My guess, and this is just a guess as I do not have any inside contacts, is that TFC-ACNA will leave the property as soon as it is logistically possible. Given the amount of bad blood I would think it imprudent to live in the house of a landlord who is angry with you. Every time a doorknob breaks, a cup of coffee is spilled or the ceiling leaks it would be a battle.

Anonymous said...

I'm done.

I'm an Episcopalian. Always will be. And I love my church. I am glad my diocese won. But I also know and love folks in the departed congregations. We disagree, but we remain friends. The dialogue we have on these issues is tough, frank and clear. But we never just blast each other. And, honestly, we know that the other takes a dim view of each others leaders. Nevertheless, we remain friends.

But by God, I'm done with this sort of dialogue. It's like a time warp - it's 2006, or 05, or 03 all the time.

BabyBlue, I've read you for many years - since this all started. I wish you well, and I hope you and your church find your way to minister well.

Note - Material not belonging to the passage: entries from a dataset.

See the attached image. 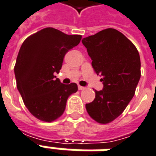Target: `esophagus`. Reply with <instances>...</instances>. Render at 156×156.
<instances>
[{
	"label": "esophagus",
	"instance_id": "34e87169",
	"mask_svg": "<svg viewBox=\"0 0 156 156\" xmlns=\"http://www.w3.org/2000/svg\"><path fill=\"white\" fill-rule=\"evenodd\" d=\"M84 87H83V86H80V85H78V89L79 90H83L84 89Z\"/></svg>",
	"mask_w": 156,
	"mask_h": 156
}]
</instances>
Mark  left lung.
Returning a JSON list of instances; mask_svg holds the SVG:
<instances>
[{
	"label": "left lung",
	"mask_w": 156,
	"mask_h": 156,
	"mask_svg": "<svg viewBox=\"0 0 156 156\" xmlns=\"http://www.w3.org/2000/svg\"><path fill=\"white\" fill-rule=\"evenodd\" d=\"M82 42L104 83L103 90H95L94 100L86 105V109L94 120L108 124L134 97L141 75L140 54L132 41L114 28L102 30Z\"/></svg>",
	"instance_id": "left-lung-1"
}]
</instances>
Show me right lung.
<instances>
[{
    "label": "right lung",
    "instance_id": "obj_1",
    "mask_svg": "<svg viewBox=\"0 0 156 156\" xmlns=\"http://www.w3.org/2000/svg\"><path fill=\"white\" fill-rule=\"evenodd\" d=\"M81 35H67L47 27L23 41L16 58V87L29 112L39 120L52 122L61 117L68 98L78 85L62 84L58 73L65 54L79 44Z\"/></svg>",
    "mask_w": 156,
    "mask_h": 156
}]
</instances>
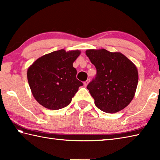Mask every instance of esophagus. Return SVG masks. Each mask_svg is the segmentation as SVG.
I'll return each instance as SVG.
<instances>
[{"mask_svg": "<svg viewBox=\"0 0 160 160\" xmlns=\"http://www.w3.org/2000/svg\"><path fill=\"white\" fill-rule=\"evenodd\" d=\"M89 79H88V80H87L86 81H84V86H87V84H88V83H89Z\"/></svg>", "mask_w": 160, "mask_h": 160, "instance_id": "obj_1", "label": "esophagus"}]
</instances>
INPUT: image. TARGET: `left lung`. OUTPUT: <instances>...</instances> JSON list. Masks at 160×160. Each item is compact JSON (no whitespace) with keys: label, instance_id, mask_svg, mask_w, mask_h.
I'll use <instances>...</instances> for the list:
<instances>
[{"label":"left lung","instance_id":"8db88e82","mask_svg":"<svg viewBox=\"0 0 160 160\" xmlns=\"http://www.w3.org/2000/svg\"><path fill=\"white\" fill-rule=\"evenodd\" d=\"M96 75L88 84L96 106L105 113H114L128 106L135 96L138 69L123 54L106 49L86 51Z\"/></svg>","mask_w":160,"mask_h":160}]
</instances>
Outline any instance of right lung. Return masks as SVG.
Returning <instances> with one entry per match:
<instances>
[{"label":"right lung","instance_id":"right-lung-1","mask_svg":"<svg viewBox=\"0 0 160 160\" xmlns=\"http://www.w3.org/2000/svg\"><path fill=\"white\" fill-rule=\"evenodd\" d=\"M78 50L60 49L37 59L28 70V80L33 97L42 106L52 110L66 107L83 83L76 78L73 63Z\"/></svg>","mask_w":160,"mask_h":160}]
</instances>
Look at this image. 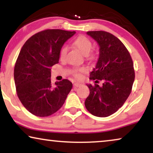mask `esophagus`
<instances>
[{
  "label": "esophagus",
  "mask_w": 153,
  "mask_h": 153,
  "mask_svg": "<svg viewBox=\"0 0 153 153\" xmlns=\"http://www.w3.org/2000/svg\"><path fill=\"white\" fill-rule=\"evenodd\" d=\"M80 85H81V83H80L75 82V83H74V88H76V87H79V86H80Z\"/></svg>",
  "instance_id": "34e87169"
}]
</instances>
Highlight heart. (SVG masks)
<instances>
[{
    "label": "heart",
    "instance_id": "1",
    "mask_svg": "<svg viewBox=\"0 0 153 153\" xmlns=\"http://www.w3.org/2000/svg\"><path fill=\"white\" fill-rule=\"evenodd\" d=\"M73 45L82 53L83 55H85L87 58L90 60H95L96 55L94 53H91V51L93 49V43L91 40L88 38L87 37L84 35H80V36L77 37L76 39L73 42ZM67 53V48L65 47H62L60 50L59 52V57L61 60H64L65 58ZM85 68H80L75 69L74 70V76L76 79H80L81 77V74L85 72Z\"/></svg>",
    "mask_w": 153,
    "mask_h": 153
}]
</instances>
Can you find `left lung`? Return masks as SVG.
Returning <instances> with one entry per match:
<instances>
[{"instance_id": "8db88e82", "label": "left lung", "mask_w": 153, "mask_h": 153, "mask_svg": "<svg viewBox=\"0 0 153 153\" xmlns=\"http://www.w3.org/2000/svg\"><path fill=\"white\" fill-rule=\"evenodd\" d=\"M87 34L97 41L100 56L90 79L103 81L87 84L90 89L85 101L87 110L97 117H107L116 113L130 95L135 73L128 50L118 38L106 31H88Z\"/></svg>"}]
</instances>
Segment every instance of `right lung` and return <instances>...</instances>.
Listing matches in <instances>:
<instances>
[{
  "instance_id": "1",
  "label": "right lung",
  "mask_w": 153,
  "mask_h": 153,
  "mask_svg": "<svg viewBox=\"0 0 153 153\" xmlns=\"http://www.w3.org/2000/svg\"><path fill=\"white\" fill-rule=\"evenodd\" d=\"M75 31L48 29L33 35L23 46L14 70L19 99L31 114L39 117L53 114L63 105L72 88L68 79L51 85V68L59 60L64 43Z\"/></svg>"
}]
</instances>
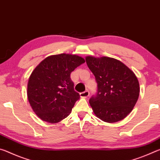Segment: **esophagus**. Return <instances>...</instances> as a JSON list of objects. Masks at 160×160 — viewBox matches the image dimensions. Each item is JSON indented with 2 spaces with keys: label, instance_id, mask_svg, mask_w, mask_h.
I'll list each match as a JSON object with an SVG mask.
<instances>
[{
  "label": "esophagus",
  "instance_id": "esophagus-1",
  "mask_svg": "<svg viewBox=\"0 0 160 160\" xmlns=\"http://www.w3.org/2000/svg\"><path fill=\"white\" fill-rule=\"evenodd\" d=\"M80 96H81V97H82V98L88 97V96H89V91L86 90L85 91H83V92L80 93Z\"/></svg>",
  "mask_w": 160,
  "mask_h": 160
}]
</instances>
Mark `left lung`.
I'll use <instances>...</instances> for the list:
<instances>
[{
    "mask_svg": "<svg viewBox=\"0 0 160 160\" xmlns=\"http://www.w3.org/2000/svg\"><path fill=\"white\" fill-rule=\"evenodd\" d=\"M86 62L97 82V92L89 99L94 113L107 122L124 119L139 97V82L134 73L110 57H87Z\"/></svg>",
    "mask_w": 160,
    "mask_h": 160,
    "instance_id": "obj_1",
    "label": "left lung"
}]
</instances>
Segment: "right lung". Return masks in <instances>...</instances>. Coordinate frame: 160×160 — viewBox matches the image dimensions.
I'll return each mask as SVG.
<instances>
[{
  "label": "right lung",
  "instance_id": "add662e5",
  "mask_svg": "<svg viewBox=\"0 0 160 160\" xmlns=\"http://www.w3.org/2000/svg\"><path fill=\"white\" fill-rule=\"evenodd\" d=\"M84 62L81 57L61 54L47 57L34 69L28 81V98L40 118L56 123L69 116L80 98L70 74Z\"/></svg>",
  "mask_w": 160,
  "mask_h": 160
}]
</instances>
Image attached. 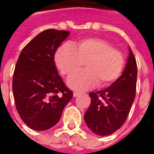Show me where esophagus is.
Returning <instances> with one entry per match:
<instances>
[{
  "label": "esophagus",
  "mask_w": 154,
  "mask_h": 154,
  "mask_svg": "<svg viewBox=\"0 0 154 154\" xmlns=\"http://www.w3.org/2000/svg\"><path fill=\"white\" fill-rule=\"evenodd\" d=\"M81 93H79V92H74V93H73V97H78V96H80V95H81Z\"/></svg>",
  "instance_id": "esophagus-1"
}]
</instances>
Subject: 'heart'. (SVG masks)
I'll list each match as a JSON object with an SVG mask.
<instances>
[{
  "label": "heart",
  "mask_w": 154,
  "mask_h": 154,
  "mask_svg": "<svg viewBox=\"0 0 154 154\" xmlns=\"http://www.w3.org/2000/svg\"><path fill=\"white\" fill-rule=\"evenodd\" d=\"M55 63L61 74L69 76L85 66V70L72 75L68 80L70 88L87 90L97 85H109L122 74L125 57L105 40L89 37L80 40L73 46L61 45L55 53Z\"/></svg>",
  "instance_id": "1"
}]
</instances>
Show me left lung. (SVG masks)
<instances>
[{
  "instance_id": "1",
  "label": "left lung",
  "mask_w": 154,
  "mask_h": 154,
  "mask_svg": "<svg viewBox=\"0 0 154 154\" xmlns=\"http://www.w3.org/2000/svg\"><path fill=\"white\" fill-rule=\"evenodd\" d=\"M137 77L136 59L129 48L122 76L106 89L89 94L91 103L84 117L87 126L94 134L108 136L123 125L136 96Z\"/></svg>"
}]
</instances>
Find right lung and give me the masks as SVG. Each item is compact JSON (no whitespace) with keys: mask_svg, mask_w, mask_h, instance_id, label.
Instances as JSON below:
<instances>
[{"mask_svg":"<svg viewBox=\"0 0 154 154\" xmlns=\"http://www.w3.org/2000/svg\"><path fill=\"white\" fill-rule=\"evenodd\" d=\"M69 31L46 29L20 53L13 77L14 101L20 118L31 129L43 131L60 120L72 92L58 74L54 55Z\"/></svg>","mask_w":154,"mask_h":154,"instance_id":"add662e5","label":"right lung"}]
</instances>
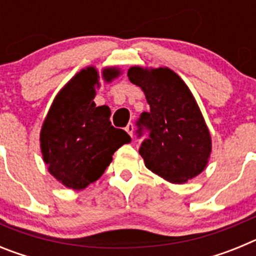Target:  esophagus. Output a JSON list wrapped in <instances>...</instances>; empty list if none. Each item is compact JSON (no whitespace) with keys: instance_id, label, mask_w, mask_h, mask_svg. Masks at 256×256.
Listing matches in <instances>:
<instances>
[{"instance_id":"34e87169","label":"esophagus","mask_w":256,"mask_h":256,"mask_svg":"<svg viewBox=\"0 0 256 256\" xmlns=\"http://www.w3.org/2000/svg\"><path fill=\"white\" fill-rule=\"evenodd\" d=\"M126 130L128 132V134H130V137H133V130H134V126H133L132 123H130L128 126H126Z\"/></svg>"}]
</instances>
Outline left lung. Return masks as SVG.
I'll use <instances>...</instances> for the list:
<instances>
[{
  "mask_svg": "<svg viewBox=\"0 0 256 256\" xmlns=\"http://www.w3.org/2000/svg\"><path fill=\"white\" fill-rule=\"evenodd\" d=\"M128 78L141 87L150 112L137 120L148 138L140 146L146 168L172 183H184L206 168L212 137L190 88L169 68L132 66Z\"/></svg>",
  "mask_w": 256,
  "mask_h": 256,
  "instance_id": "left-lung-1",
  "label": "left lung"
}]
</instances>
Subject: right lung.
Returning <instances> with one entry per match:
<instances>
[{"label": "right lung", "mask_w": 256, "mask_h": 256, "mask_svg": "<svg viewBox=\"0 0 256 256\" xmlns=\"http://www.w3.org/2000/svg\"><path fill=\"white\" fill-rule=\"evenodd\" d=\"M120 74L116 68L102 70L110 82ZM98 72L80 70L55 97L40 130V150L50 173L68 188L83 190L101 177L112 155L130 134L110 122L108 106H96Z\"/></svg>", "instance_id": "obj_1"}]
</instances>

But I'll not visit the Cafe again. It seems like the bread is stale, the ashtray full, and the cream for the coffee is suspect.

Peace be with you.

Anonymous said...

The VOA article is unhappily one-sided. I'm new to the departing TFC congregation, but I've neither sensed nor heard any anger toward the Episcopal congregation. It also fails to mention the ESL classes, community health clinic, projects overseas - the departing congregation is not a country-club and coffee or sherry congregation by a long chalk. And the good social works will continue. 10:35, I've probably not met you, but am sorry that you're leaving.
Et cum spiritu tuo

Unknown said...

Well, alas, there is no smoking at the Cafe, Anon 10:35 - perhaps you wondered across the river by mistake to the Other Cafe? We do serve pancakes and butterbeer and pies here, but sorry to say, no bread. It's a good idea, though. Nothing like the smell of bread baking - and may put us all in better moods.

Dialogue is in full swing, let he or she who has ears hear it. And yes, listening with the heart is key.